When trying to generate a “super adjacency matrix”, that is an adjacency matrix where each of its entries is the identity matrix, I noticed a bottleneck when generating the sparse block-matrix.
More specifically, I am trying to make a sparse block matrix from a graph’s adjacency matrix, but I have noticed that when the adjacency matrix is not very sparse allocation becomes a bottleneck. As my algorithm is essentially looping over non-zero indices of the adjacency matrix, it is expected it takes more time, but I noticed that when I omit the allocation it leads to computations several order of magnitude more.
The relevant code is the following
function generate_sbm(
n::Int, m::Int, g::SimpleGraph;
)
#/ Get adjacency matrix
A = adjacency_matrix(g)
#/ Allocate
D = spzeros(n*m, n*m)
#/ Fill off-diagonal blocks if adjacency matrix is non-zero
#~ Note: this loop is a bottleneck if the graph is (relatively) dense
for cidx in findall(!iszero, A)
ν, μ = Tuple(cidx)
rows = (ν - 1) * n + 1 : ν * n
cols = (μ - 1) * n + 1 : μ * n
@inbounds for (i,j) in zip(rows, cols)
D[i,j] = 1.
end
end
return D
end
I have tried several options (such as D[rows,cols] .= 1., or allocating it with a sparse matrix itself), but this one turns out to be the fastest of all options I tried.
I have a feeling that there must be a (slightly) better way of making these allocations when A is “dense” (that is, the graph is highly connected). Note that in this “dense” regime the super-adjacency matrix D is still (relatively) sparse when n is large, as all entries only contain n of the n*n non-zero elements. Any help, ideas, or tips are greatly appreciated.
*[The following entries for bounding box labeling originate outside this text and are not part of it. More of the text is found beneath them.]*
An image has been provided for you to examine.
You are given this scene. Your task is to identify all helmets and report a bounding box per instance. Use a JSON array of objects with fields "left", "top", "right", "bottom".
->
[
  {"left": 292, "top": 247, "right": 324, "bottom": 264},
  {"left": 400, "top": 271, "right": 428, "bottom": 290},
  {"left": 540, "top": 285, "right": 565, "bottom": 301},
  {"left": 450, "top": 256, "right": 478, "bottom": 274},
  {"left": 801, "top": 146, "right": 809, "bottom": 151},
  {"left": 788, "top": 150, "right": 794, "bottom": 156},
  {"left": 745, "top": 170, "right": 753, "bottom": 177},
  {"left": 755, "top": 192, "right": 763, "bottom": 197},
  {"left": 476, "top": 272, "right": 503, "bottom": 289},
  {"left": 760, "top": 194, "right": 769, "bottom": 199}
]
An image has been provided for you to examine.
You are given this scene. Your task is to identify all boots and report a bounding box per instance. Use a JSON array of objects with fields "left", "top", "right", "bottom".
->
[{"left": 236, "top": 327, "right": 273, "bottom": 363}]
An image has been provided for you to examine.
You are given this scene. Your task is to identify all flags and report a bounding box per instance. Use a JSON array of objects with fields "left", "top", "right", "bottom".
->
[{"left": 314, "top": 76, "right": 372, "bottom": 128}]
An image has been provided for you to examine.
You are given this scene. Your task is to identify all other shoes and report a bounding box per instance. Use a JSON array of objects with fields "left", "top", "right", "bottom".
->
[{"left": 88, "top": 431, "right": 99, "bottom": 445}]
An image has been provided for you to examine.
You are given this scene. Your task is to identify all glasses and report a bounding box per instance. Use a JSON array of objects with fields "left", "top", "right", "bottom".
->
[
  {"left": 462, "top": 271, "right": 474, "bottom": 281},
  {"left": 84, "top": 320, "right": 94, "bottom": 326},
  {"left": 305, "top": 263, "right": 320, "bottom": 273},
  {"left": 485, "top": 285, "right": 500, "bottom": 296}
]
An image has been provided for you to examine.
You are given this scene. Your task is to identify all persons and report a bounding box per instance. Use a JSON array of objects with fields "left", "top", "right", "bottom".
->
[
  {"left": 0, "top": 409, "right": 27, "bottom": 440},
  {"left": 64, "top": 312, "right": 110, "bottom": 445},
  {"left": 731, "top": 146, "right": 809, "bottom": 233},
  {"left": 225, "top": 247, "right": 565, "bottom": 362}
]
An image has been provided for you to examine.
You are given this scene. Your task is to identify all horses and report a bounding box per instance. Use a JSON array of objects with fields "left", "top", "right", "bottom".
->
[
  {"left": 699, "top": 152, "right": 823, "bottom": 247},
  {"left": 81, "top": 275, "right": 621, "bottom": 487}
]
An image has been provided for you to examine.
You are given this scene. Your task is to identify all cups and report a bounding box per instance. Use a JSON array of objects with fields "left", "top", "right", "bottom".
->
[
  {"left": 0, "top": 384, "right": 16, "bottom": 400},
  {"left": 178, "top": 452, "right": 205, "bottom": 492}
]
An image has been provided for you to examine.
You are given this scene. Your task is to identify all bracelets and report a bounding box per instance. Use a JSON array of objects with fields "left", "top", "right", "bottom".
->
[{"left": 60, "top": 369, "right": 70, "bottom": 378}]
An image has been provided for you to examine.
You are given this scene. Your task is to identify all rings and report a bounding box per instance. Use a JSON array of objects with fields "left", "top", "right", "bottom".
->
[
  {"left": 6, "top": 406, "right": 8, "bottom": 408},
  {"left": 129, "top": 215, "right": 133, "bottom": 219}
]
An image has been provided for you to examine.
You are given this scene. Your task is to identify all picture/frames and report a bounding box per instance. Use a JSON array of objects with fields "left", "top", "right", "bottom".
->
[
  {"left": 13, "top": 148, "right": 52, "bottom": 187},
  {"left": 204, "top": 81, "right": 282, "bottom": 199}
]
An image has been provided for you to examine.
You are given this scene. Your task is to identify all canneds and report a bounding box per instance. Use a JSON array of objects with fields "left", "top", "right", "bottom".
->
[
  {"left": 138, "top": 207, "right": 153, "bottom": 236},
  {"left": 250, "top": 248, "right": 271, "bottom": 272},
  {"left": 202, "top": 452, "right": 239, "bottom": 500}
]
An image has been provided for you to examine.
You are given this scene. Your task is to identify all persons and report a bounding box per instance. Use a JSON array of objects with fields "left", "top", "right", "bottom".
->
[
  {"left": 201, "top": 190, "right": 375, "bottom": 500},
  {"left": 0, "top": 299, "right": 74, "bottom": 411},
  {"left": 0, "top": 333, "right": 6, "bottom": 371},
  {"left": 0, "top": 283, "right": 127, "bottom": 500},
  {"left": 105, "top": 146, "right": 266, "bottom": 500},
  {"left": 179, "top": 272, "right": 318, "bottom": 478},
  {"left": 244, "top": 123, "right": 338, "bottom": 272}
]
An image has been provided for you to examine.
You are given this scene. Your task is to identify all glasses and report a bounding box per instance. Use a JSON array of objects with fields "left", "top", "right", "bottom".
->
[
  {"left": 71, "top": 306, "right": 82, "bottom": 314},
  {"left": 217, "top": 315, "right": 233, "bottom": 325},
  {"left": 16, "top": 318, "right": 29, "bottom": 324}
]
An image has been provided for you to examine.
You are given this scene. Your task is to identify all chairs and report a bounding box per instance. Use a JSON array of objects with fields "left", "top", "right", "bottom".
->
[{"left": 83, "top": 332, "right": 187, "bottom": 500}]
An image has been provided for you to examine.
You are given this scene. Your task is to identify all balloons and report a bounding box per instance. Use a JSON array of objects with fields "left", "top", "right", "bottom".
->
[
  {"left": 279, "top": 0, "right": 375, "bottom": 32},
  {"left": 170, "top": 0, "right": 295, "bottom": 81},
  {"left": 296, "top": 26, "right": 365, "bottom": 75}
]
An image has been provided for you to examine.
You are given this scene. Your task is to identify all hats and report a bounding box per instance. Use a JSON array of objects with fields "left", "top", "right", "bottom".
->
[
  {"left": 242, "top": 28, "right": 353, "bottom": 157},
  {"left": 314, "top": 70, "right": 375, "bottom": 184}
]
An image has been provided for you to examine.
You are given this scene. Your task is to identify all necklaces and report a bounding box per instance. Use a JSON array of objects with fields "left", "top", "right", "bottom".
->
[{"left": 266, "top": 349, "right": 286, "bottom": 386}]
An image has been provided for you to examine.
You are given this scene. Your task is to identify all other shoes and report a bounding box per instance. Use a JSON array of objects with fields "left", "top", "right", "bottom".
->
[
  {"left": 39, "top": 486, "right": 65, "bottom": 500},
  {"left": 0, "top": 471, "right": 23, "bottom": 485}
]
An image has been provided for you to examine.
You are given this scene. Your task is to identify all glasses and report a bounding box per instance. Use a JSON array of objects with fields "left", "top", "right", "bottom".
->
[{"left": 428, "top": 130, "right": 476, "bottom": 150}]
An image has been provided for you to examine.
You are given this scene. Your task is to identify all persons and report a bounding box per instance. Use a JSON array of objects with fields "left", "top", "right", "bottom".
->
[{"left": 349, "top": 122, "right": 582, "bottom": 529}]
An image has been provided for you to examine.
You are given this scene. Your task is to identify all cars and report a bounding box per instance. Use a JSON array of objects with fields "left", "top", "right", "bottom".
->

Setting elements in sparse matrices requires some work on the data-structure, and multiplied by n*nnz(A) it adds up.
The way to go would be to generate the sparse matrix directly using:
sparse(I, J, V,[ m, n, combine])
constructor - the matrix is simple enough to manage this.
Thanks, using this I manage to shave of several orders of magnitude. It was tricky to get the no. of non-zero entries, but once I had that it was a breeze. The code now looks like this:
function generate_sbm(
n::Int, m::Int, g::SimpleGraph;
)
#/ Get adjacency matrix
A = adjacency_matrix(g)
dg = degree(g)
#/ Allocate right no. of non-zero entries
nodeswithedges = sum(dg[findall(>(0), dg)])
Is = zeros(Int, nodeswithedges*S)
Js = zeros(Int, nodeswithedges*S)
Vs = zeros(Float64, nodeswithedges*S)
count = 1
#~ Fill
for cidx in findall(!iszero, A)
μ, ν = Tuple(cidx)
d = γ ./ n_neighbors[μ]
rows = (μ - 1) * S + 1 : μ * S
cols = (ν - 1) * S + 1 : ν * S
@inbounds for (i,j) in zip(rows, cols)
Is[count] = i
Js[count] = j
Vs[count] = 1.
count += 1
end
end
#~ Create off-diagonal elements
D = sparse(Is, Js, Vs, n*m, n*m)
return D
end
Note that the Vs in this example are easy as well, but in my code I will fill it with values other than 1, hence it is in there.
Interesting, ExtendableSparse has a linked list structure as an intermediate which receives the new elements which are transferred to a CSC matrix upon a flush! call. This works well for typical FEM problems. I indeed had cases with long rows where this approach did fail performance-wise So your case might fall into that category.
I think the I,J,V constructor is still the fastest option here, but I’ll remark that inserting values into a SparseMatrixCSCin column-major order has very little overhead when the internal buffers are preallocated. Your original code may have been considerably accelerated by using D = sizehint!(spzeros(n*m, n*m), nodeswithedges*S) to do this preallocation (it appears you were already using column-major order properly).
By the way, it looks like S is a global variable you didn’t pass to the function in your most recent code. This may be slowing things down somewhat.
Another neat trick is to use a sparse array of SMatrix from StaticArrays.jl, if your blocks are small enough to be nicely represented as SMatrix. This block matrix format can sometimes be very convenient.
Thanks for the suggestion on using sizehint!(...), I wasn’t aware of this functionality, so I will keep it in mind for the future.
And about the global variable, this is not the case here. It was an artifact of me quickly making a MWE and omitting too many things for clarity.
Finally, my blocks are perhaps a bit too big (~100 \times 100), so I don’t think it’ll be worth it to convert the blocks to static arrays.